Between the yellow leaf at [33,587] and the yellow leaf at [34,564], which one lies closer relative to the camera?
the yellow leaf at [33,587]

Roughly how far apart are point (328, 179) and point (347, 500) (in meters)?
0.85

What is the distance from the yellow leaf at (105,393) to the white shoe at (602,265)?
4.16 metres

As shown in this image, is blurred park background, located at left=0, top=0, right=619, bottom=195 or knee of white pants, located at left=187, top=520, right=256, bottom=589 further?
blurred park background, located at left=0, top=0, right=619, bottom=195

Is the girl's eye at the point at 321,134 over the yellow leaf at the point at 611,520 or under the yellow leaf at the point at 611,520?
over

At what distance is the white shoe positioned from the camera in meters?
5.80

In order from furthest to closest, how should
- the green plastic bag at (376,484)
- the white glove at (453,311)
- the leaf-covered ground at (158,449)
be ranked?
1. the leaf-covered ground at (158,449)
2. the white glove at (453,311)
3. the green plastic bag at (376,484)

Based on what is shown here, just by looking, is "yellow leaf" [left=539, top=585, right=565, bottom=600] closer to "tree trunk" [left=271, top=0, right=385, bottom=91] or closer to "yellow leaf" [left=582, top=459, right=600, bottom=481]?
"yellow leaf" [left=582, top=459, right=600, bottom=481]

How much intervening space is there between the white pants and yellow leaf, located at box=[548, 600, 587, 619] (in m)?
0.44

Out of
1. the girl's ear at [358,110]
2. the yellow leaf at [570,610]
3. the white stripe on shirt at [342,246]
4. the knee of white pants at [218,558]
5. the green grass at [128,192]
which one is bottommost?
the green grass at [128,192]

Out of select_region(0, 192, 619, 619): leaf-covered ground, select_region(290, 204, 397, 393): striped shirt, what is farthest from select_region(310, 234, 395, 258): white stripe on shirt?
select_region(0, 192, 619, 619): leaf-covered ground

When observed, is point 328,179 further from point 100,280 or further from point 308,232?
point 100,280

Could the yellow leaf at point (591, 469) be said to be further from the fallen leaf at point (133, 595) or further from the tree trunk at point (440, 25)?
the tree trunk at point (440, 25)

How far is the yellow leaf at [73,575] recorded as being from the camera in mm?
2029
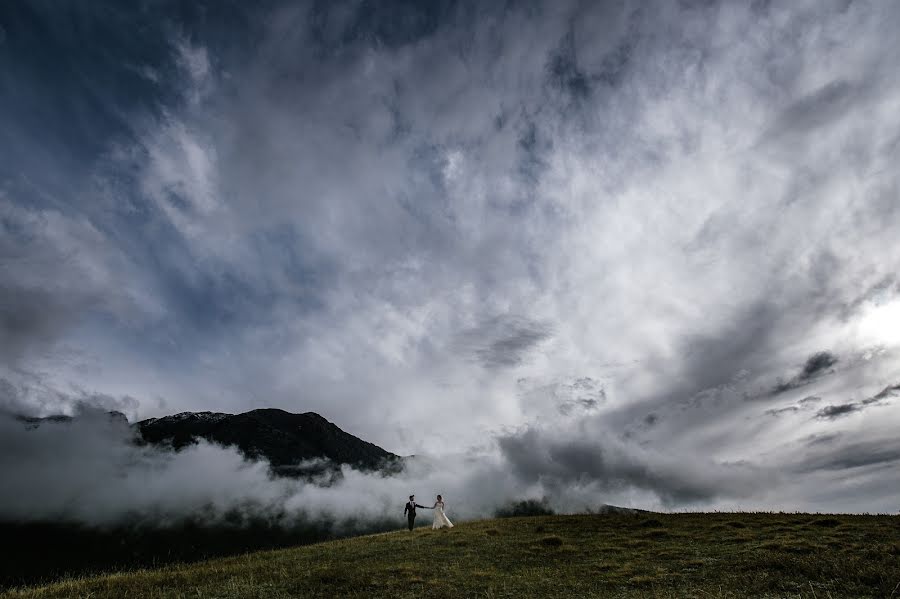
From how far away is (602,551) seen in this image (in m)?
27.6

━━━━━━━━━━━━━━━━

Copy the listing above word for word, including every answer, but leave out the pictures.

Between the yellow leaf at [33,587] and the yellow leaf at [34,564], which one lies closer relative to the camera?
the yellow leaf at [33,587]

Roughly how far apart are point (328, 179) and point (347, 500) (in meters)?
0.85

What is the distance from the yellow leaf at (105,393) to the white shoe at (602,265)?
4.16 metres

As shown in this image, is blurred park background, located at left=0, top=0, right=619, bottom=195 or knee of white pants, located at left=187, top=520, right=256, bottom=589 further?
blurred park background, located at left=0, top=0, right=619, bottom=195

Is the girl's eye at the point at 321,134 over the yellow leaf at the point at 611,520 or under the yellow leaf at the point at 611,520?
over

At what distance is the white shoe positioned from the camera in meters?
5.80

In order from furthest to closest, how should
- the green plastic bag at (376,484)
- the white glove at (453,311)
- the leaf-covered ground at (158,449)
be ranked?
1. the leaf-covered ground at (158,449)
2. the white glove at (453,311)
3. the green plastic bag at (376,484)

Based on what is shown here, just by looking, is "yellow leaf" [left=539, top=585, right=565, bottom=600] closer to "tree trunk" [left=271, top=0, right=385, bottom=91] or closer to "yellow leaf" [left=582, top=459, right=600, bottom=481]?
"yellow leaf" [left=582, top=459, right=600, bottom=481]

How much intervening space is there between the white pants and yellow leaf, located at box=[548, 600, 587, 619] (in m)?
0.44

Out of
1. the girl's ear at [358,110]
2. the yellow leaf at [570,610]
3. the white stripe on shirt at [342,246]
4. the knee of white pants at [218,558]
5. the green grass at [128,192]
which one is bottommost?
the green grass at [128,192]

Out of select_region(0, 192, 619, 619): leaf-covered ground, select_region(290, 204, 397, 393): striped shirt, what is farthest from select_region(310, 234, 395, 258): white stripe on shirt?
select_region(0, 192, 619, 619): leaf-covered ground

When observed, is point 328,179 further from point 100,280 or further from point 308,232?
point 100,280

Could the yellow leaf at point (591, 469) be said to be further from the fallen leaf at point (133, 595) or further from the tree trunk at point (440, 25)?
the tree trunk at point (440, 25)

How far is the yellow leaf at [73,575] recorded as being from the camera in mm?
2029
From how far away is (602,551) seen in this image (in m)?
27.6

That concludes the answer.